Kathy Salisbury, director of development and marketing for nonprofit Dental Connections, told the Polk County Board of Supervisors that the organization's Smile Squad mobile unit provides preventive and restorative dental services to children who lack regular access to care. "My name is Kathy Salisbury, and I'm the director of development and marketing," Salisbury said while introducing the program and staff who operate the mobile unit.
Carly Ross, executive director, and Courtney Wolterman, director of program outreach, described the program's scale and school partnerships. Wolterman said the Smile Squad served more than 9,000 students across three programs this fiscal year, operates in 17 school districts, visits 61 schools with the mobile clinic and donated over $250,000 in dental care to uninsured students. At one large partner, Crestview Elementary in West Des Moines, the mobile clinic treated 90 enrolled students (76 of whom did not have insurance) and completed about 700 procedures over 16 clinic days.

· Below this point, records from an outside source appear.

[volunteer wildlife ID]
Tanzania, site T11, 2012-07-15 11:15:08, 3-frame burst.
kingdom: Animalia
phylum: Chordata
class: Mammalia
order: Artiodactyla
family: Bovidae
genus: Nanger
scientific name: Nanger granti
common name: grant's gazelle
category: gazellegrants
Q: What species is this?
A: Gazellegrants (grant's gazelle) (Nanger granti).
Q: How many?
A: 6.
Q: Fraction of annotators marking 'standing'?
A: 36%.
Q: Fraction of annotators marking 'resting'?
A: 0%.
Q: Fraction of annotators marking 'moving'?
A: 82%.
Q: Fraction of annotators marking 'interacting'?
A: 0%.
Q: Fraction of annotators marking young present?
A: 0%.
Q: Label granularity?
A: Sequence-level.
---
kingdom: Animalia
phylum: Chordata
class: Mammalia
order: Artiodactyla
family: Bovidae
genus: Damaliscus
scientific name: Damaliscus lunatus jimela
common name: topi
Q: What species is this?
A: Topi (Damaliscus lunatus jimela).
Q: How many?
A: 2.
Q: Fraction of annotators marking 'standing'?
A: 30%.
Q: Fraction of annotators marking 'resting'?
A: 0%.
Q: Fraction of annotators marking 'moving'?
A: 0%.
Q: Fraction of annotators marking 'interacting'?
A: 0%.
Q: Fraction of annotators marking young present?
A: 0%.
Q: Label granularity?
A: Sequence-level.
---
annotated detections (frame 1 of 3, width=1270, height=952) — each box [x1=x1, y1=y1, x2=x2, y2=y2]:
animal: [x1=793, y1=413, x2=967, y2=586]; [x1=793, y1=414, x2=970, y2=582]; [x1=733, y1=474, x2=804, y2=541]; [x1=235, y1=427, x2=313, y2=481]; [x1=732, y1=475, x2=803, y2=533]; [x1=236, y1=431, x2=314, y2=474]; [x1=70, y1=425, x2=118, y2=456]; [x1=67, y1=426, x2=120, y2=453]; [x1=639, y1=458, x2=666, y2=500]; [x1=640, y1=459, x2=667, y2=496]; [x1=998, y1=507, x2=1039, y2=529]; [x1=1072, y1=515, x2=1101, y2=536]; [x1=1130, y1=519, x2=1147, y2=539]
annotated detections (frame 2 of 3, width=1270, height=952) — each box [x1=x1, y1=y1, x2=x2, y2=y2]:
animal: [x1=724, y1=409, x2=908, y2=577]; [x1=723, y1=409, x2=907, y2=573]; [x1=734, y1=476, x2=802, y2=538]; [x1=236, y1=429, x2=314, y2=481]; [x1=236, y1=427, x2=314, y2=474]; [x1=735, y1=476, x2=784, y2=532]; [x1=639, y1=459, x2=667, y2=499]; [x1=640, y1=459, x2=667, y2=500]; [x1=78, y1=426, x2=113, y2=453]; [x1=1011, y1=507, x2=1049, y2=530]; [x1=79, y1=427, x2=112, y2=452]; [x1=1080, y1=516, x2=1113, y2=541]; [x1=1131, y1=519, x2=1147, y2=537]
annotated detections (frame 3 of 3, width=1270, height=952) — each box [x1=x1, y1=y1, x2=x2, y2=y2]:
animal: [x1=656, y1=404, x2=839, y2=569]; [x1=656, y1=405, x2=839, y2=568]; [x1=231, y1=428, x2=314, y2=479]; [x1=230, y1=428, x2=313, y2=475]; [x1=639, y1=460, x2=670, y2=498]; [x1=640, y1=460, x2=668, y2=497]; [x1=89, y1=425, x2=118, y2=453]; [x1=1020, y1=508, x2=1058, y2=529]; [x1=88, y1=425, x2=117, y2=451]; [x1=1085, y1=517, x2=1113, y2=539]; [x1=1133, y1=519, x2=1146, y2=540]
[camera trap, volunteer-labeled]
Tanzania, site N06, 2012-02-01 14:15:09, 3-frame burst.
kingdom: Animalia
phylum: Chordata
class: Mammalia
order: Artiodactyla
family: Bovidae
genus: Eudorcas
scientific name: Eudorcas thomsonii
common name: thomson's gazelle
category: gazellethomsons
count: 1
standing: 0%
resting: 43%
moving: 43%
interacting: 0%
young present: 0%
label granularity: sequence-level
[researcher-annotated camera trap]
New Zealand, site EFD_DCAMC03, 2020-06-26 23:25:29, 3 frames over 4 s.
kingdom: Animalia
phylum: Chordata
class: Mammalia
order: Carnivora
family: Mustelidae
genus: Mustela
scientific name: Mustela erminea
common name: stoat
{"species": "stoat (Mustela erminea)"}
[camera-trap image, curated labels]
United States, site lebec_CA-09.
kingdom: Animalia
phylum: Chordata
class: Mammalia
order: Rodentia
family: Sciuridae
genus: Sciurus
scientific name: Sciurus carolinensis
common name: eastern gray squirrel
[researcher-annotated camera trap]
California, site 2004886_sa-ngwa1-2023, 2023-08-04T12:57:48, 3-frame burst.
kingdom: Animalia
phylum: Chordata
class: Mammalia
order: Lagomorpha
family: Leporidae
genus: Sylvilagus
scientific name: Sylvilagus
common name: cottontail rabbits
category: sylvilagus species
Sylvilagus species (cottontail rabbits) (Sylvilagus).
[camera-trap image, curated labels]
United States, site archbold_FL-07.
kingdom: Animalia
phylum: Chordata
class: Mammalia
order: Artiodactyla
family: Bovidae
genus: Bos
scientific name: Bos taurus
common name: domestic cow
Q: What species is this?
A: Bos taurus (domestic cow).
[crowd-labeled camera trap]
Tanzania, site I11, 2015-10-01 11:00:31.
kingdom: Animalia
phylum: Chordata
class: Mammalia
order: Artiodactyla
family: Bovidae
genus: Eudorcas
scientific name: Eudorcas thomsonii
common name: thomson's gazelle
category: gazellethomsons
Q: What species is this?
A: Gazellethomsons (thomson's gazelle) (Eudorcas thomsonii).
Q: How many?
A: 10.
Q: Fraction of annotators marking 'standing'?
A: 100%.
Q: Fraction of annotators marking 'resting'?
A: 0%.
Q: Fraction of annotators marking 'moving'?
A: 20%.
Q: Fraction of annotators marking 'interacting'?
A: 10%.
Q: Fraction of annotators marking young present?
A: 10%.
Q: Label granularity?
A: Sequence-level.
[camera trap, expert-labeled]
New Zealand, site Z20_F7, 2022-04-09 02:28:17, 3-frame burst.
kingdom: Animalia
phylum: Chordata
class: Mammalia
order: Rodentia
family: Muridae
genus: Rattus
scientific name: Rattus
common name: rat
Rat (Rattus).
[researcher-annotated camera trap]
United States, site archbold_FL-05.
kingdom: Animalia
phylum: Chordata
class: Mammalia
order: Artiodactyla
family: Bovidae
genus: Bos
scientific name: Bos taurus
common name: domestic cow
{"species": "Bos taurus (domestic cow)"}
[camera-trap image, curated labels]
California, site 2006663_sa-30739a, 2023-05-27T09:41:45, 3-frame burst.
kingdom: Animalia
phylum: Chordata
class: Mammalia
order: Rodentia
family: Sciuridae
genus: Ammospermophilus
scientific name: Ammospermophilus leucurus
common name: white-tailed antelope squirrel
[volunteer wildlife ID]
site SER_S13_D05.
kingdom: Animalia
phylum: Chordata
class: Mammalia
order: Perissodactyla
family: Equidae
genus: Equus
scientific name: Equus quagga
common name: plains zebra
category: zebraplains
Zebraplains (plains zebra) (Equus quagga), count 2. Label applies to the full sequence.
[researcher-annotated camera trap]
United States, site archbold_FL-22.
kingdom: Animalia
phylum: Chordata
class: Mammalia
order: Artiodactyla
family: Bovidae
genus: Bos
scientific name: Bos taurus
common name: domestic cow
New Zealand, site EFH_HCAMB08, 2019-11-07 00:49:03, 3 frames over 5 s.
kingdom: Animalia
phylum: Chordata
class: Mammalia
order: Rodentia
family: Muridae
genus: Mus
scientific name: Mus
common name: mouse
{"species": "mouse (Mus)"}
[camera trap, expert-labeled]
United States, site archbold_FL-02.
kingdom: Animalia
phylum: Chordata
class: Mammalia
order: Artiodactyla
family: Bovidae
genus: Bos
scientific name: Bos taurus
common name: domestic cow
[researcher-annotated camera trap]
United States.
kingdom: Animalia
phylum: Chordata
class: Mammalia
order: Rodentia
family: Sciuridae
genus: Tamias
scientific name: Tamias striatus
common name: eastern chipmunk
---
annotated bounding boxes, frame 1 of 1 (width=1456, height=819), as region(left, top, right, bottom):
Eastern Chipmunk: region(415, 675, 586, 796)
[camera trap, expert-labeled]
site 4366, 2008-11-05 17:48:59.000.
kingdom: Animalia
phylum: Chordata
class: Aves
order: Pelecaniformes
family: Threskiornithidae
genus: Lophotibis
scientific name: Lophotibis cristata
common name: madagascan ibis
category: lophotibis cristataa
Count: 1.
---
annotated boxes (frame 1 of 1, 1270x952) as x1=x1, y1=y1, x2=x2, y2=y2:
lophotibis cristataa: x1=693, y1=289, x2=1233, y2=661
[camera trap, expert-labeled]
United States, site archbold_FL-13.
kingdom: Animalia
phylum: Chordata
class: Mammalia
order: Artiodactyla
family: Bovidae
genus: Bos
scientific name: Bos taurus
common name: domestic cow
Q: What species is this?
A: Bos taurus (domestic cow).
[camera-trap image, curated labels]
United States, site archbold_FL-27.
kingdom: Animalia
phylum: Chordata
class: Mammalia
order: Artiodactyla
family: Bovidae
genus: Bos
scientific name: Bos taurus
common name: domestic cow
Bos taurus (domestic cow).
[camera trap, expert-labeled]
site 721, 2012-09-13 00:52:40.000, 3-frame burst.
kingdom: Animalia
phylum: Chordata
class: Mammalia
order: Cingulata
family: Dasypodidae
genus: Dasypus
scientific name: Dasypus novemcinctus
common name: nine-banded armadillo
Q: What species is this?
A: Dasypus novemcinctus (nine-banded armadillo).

"We are providing, like, say, a whole host of services all the way from preventative care, through restorative work," said Riley Cholula, a general dentist who works on the Smile Squad, describing care on the mobile unit. Cholula said the mobile operatories can handle exams, X-rays, fillings, crowns and extractions when needed, and that many children seen by the program otherwise would have no access to timely dental treatment.
Dental Connections traces its origin to a 1919 public-health effort and became solely focused on dental care over time; the organization adopted the Dental Connections name in 2017 and has been an agency of United Way since 1923. Salisbury told the board that the main clinic, located near the United Way building, has 17 patient rooms and serves more than 7,000 patients annually; the organization also sees roughly 150 dental-emergency patients per month.
Wolterman described school-based workflows and behavior-management limits on the mobile unit: the Smile Squad does not provide nitrous oxide, so in some cases behavior or anxiety can affect whether a child is a candidate for in-school treatment. She also stressed coordination with schools and with state programs in more rural partnerships; Dental Connections said it has begun a rural expansion into nine school districts and has conducted short pop-up clinics in Fort Dodge and Storm Lake.
The board thanked the presenters and scheduled a walk-through of the mobile unit following the presentation. Supervisors noted that the county has supported Dental Connections in the past through community development and community-betterment grants and expressed appreciation for the program's role meeting local oral-health needs. No board action or funding request was made at the meeting; the presentation served to inform supervisors and allow them to view the new mobile unit.